The exercise:
Select every line of the records below that contains the word "viewer", and copy each of those lines.

━━ Data excerpts

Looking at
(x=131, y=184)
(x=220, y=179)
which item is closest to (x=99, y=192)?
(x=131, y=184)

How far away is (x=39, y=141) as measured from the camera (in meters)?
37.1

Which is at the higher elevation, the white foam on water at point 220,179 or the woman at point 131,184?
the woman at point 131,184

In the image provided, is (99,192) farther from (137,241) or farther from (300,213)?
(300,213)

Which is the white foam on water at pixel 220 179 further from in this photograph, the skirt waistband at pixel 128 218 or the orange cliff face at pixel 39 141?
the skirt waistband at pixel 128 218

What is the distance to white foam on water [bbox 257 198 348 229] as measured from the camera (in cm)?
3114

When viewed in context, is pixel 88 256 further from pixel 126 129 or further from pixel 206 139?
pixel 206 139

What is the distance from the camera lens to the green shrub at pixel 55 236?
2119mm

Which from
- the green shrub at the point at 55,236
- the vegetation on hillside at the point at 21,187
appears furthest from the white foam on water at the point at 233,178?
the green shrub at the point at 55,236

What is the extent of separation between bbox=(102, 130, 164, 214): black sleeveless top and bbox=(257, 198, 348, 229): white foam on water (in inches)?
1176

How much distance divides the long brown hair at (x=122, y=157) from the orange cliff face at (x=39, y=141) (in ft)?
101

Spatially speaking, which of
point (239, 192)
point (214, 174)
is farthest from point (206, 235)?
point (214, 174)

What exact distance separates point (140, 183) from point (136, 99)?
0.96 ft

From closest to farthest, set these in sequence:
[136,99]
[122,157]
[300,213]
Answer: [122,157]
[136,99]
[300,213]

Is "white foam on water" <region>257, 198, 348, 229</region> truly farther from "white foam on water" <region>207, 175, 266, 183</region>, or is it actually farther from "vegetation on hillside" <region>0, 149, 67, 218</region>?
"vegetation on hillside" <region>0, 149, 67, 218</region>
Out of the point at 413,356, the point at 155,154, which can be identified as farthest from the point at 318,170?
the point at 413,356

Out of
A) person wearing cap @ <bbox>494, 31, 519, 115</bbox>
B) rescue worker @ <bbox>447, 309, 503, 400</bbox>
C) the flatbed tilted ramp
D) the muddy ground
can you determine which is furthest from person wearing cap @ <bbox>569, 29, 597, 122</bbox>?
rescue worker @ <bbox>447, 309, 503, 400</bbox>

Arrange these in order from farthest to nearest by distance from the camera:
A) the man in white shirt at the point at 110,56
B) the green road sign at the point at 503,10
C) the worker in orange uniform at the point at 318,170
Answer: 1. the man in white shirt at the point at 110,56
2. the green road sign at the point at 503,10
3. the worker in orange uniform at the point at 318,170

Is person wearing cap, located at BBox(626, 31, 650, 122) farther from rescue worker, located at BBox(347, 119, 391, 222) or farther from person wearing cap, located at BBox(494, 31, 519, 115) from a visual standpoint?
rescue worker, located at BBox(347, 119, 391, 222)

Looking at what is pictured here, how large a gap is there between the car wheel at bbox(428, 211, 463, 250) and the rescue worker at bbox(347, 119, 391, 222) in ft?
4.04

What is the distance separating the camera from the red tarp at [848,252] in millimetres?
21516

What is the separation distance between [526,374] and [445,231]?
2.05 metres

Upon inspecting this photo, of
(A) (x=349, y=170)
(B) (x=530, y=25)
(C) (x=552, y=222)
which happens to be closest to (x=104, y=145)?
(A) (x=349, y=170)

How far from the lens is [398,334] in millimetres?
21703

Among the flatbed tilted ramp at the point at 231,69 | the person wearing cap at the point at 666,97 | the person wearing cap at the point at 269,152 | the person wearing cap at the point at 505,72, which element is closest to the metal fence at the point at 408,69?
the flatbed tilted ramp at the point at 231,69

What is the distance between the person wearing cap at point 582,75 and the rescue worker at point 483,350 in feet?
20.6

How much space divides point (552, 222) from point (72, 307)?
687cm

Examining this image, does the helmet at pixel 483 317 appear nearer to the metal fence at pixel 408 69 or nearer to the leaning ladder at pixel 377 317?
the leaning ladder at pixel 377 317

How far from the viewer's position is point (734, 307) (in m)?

━━━━
━━ Data excerpts

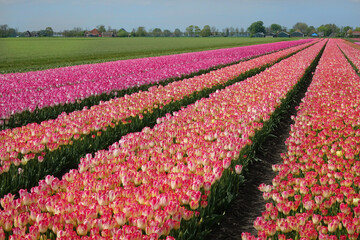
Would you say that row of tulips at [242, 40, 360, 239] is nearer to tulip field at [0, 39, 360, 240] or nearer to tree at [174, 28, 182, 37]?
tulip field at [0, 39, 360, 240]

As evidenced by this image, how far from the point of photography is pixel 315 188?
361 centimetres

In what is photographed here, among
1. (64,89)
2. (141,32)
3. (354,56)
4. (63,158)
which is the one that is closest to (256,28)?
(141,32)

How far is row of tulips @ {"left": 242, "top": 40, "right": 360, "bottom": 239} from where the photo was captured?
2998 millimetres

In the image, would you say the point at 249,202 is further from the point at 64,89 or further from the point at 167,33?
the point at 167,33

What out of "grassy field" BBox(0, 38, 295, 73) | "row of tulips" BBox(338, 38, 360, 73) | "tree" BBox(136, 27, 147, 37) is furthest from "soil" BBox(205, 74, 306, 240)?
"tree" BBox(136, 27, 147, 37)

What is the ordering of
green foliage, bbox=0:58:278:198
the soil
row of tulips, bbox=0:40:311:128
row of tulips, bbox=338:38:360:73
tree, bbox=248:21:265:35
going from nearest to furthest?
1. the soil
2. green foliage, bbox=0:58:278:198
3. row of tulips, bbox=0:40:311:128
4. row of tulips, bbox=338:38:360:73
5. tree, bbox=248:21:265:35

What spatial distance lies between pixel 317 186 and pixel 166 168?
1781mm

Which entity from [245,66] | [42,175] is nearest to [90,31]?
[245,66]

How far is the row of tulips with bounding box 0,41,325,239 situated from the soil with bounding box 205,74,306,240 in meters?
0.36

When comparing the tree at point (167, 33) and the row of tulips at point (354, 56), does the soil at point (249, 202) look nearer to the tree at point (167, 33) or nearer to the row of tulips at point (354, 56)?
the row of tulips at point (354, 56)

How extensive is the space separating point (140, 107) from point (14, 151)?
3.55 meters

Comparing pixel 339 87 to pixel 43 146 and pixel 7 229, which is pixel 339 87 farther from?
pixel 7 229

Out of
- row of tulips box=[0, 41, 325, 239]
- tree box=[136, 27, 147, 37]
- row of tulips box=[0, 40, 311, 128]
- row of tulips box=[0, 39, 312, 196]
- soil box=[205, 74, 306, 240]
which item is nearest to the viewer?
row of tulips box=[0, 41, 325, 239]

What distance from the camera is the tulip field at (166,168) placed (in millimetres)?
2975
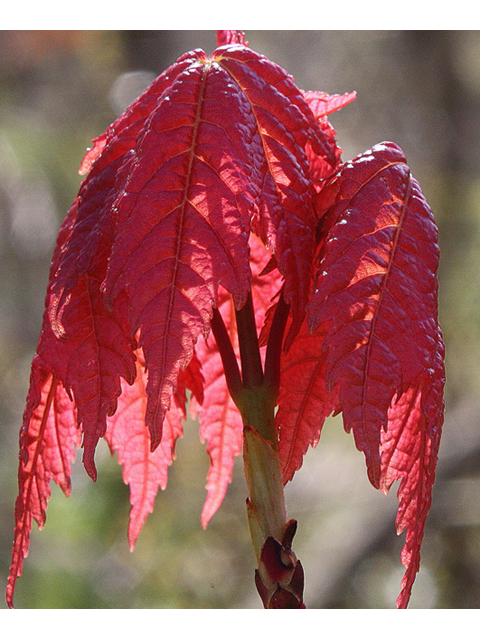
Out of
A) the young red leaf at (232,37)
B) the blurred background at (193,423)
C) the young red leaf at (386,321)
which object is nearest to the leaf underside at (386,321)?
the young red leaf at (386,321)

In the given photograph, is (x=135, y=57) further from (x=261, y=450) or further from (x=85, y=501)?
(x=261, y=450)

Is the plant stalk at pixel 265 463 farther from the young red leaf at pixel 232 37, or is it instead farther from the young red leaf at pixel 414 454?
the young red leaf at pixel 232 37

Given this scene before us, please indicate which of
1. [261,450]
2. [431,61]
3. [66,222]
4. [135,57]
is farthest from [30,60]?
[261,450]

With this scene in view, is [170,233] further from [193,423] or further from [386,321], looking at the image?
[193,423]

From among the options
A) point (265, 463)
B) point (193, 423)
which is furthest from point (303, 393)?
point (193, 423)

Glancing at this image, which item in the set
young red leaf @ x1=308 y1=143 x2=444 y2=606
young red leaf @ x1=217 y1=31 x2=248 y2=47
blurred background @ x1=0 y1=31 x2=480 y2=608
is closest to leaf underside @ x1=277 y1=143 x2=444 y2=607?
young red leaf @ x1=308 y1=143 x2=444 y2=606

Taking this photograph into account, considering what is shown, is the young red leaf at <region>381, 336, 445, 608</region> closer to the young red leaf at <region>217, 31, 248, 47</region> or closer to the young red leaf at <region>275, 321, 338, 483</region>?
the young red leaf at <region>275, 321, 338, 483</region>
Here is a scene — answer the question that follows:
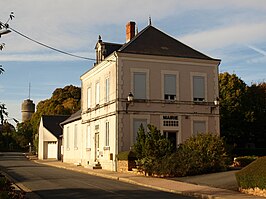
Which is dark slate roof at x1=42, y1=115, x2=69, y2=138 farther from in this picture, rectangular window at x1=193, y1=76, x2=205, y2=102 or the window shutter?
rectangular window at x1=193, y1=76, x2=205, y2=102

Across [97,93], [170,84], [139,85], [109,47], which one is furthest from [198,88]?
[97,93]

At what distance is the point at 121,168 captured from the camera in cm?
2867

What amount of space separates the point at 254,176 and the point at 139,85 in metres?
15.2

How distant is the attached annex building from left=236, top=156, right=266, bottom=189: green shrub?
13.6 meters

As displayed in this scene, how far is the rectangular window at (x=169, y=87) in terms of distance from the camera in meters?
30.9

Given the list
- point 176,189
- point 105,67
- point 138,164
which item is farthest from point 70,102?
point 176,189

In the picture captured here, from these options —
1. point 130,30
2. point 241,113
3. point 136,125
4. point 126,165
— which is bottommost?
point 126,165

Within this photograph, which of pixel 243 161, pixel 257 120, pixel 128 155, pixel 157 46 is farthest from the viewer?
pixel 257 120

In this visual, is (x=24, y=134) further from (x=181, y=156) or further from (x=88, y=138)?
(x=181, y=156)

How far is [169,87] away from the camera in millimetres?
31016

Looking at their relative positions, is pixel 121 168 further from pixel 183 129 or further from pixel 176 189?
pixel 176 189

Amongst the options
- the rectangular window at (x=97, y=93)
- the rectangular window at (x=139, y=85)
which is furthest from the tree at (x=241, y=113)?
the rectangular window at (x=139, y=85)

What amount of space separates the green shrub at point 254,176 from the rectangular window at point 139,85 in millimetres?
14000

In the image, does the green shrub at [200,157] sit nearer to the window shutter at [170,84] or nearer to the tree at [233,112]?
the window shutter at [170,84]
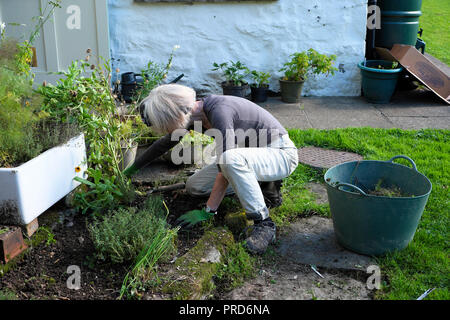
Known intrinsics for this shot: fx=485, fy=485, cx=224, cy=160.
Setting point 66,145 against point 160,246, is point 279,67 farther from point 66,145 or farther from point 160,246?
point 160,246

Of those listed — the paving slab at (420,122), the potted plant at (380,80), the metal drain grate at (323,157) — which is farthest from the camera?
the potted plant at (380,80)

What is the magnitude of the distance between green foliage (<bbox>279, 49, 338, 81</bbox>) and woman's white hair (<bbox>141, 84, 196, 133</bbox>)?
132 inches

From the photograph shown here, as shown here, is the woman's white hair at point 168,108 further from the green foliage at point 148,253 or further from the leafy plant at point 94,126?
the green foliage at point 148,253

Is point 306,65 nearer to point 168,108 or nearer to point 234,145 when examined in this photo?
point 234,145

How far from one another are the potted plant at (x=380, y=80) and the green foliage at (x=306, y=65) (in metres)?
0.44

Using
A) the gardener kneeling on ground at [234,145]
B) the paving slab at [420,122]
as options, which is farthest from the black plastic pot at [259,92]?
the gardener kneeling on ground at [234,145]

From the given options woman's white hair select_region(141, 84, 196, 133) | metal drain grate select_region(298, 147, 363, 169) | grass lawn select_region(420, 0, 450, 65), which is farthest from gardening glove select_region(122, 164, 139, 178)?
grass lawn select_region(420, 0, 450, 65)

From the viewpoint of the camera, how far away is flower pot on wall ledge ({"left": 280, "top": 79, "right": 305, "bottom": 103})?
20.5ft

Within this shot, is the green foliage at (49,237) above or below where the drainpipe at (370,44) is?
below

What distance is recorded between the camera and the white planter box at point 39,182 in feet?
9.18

━━━━

Solved exercise:
How far from the viewer's position is point (734, 307) (in m)?
which item is nearest to the viewer?
Within this photograph, which of pixel 243 161, pixel 257 120, pixel 128 155, pixel 157 46 is farthest from the viewer?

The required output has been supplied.